In a blog post last week, Young, 73, said he recently applied for citizenship and “passed the test” but must pass another test “due to [his] use of marijuana and how some people who smoke it have exhibited a problem.”
Young pointed to a 2019 policy alert from then-Attorney General Jeff Sessions regarding “controlled substance-related activity and good moral character determinations.” The alert specifically says that “violation of federal controlled substance law, including for marijuana, remains a conditional bar to establishing good moral character for naturalization even where that conduct would not be an offense under state law.”
“An applicant who is involved in certain marijuana related activities may lack GMC if found to have violated federal law, even if such activity is not unlawful under applicable state or foreign laws.” — April 29, 2019 U.S. Citizenship and Immigration Services policy alert
Young resides in California, where cannabis is legalized for adult use.
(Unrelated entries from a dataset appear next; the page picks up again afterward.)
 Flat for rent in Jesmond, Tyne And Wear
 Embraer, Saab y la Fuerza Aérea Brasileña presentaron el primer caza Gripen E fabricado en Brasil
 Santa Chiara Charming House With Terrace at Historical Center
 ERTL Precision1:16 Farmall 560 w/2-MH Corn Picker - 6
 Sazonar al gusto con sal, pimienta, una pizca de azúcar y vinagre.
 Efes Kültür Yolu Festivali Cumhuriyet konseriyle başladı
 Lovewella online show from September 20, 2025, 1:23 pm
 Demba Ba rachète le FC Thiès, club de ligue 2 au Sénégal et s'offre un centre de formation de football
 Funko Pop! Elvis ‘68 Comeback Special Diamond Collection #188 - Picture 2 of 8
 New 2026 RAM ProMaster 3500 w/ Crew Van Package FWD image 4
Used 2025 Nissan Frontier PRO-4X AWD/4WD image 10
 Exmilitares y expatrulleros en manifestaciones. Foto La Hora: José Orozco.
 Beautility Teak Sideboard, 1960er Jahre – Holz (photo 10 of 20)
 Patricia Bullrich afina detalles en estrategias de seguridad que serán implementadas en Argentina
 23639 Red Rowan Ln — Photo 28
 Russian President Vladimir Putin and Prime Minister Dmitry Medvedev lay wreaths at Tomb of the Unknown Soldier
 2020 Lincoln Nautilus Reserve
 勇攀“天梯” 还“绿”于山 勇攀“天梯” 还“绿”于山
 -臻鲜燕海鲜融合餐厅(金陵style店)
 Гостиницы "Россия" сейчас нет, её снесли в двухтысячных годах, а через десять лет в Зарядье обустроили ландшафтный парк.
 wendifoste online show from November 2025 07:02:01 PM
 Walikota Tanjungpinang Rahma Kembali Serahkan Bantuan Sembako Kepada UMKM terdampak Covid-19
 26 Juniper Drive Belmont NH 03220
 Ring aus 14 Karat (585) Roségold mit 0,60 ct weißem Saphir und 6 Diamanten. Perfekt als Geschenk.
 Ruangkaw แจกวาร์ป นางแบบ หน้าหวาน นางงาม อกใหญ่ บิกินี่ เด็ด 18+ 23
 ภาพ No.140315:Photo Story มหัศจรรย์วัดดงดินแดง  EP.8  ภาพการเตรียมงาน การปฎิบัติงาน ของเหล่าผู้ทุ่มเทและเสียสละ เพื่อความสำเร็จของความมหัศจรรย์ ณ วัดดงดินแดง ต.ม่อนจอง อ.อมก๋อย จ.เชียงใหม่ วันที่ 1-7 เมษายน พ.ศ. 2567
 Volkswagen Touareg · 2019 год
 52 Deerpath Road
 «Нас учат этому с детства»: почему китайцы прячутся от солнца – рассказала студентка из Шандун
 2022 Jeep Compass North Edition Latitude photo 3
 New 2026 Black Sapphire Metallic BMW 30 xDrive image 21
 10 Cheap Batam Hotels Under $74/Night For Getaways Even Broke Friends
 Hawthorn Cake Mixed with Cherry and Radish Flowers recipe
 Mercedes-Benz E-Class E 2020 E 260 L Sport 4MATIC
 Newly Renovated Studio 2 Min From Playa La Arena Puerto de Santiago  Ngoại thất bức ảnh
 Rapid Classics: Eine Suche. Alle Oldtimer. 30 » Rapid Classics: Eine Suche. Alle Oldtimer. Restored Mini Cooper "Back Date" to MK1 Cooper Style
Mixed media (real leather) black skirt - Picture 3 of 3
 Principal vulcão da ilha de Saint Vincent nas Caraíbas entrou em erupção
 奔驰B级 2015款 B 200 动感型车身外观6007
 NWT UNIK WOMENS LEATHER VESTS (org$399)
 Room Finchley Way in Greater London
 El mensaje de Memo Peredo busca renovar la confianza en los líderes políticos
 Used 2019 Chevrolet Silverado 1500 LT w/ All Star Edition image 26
In the post, Young indicated that he wants “to be a dual citizen and vote” but doesn’t think that he’ll be able to remain in the U.S. during the proceedings.
“I sincerely hope I have exhibited good moral character and will be able to vote my conscience on Donald J. Trump and his fellow American candidates, (as yet un-named),” he wrote.
In a statement to CNN, USCIS declined to comment on Young’s application, noting that “individuals who commit federal controlled substance violations face potential immigration consequences under the Immigration and Nationality Act.” The agency reiterated that the policy “applies to all foreign nationals regardless of the state or jurisdiction in which they reside.”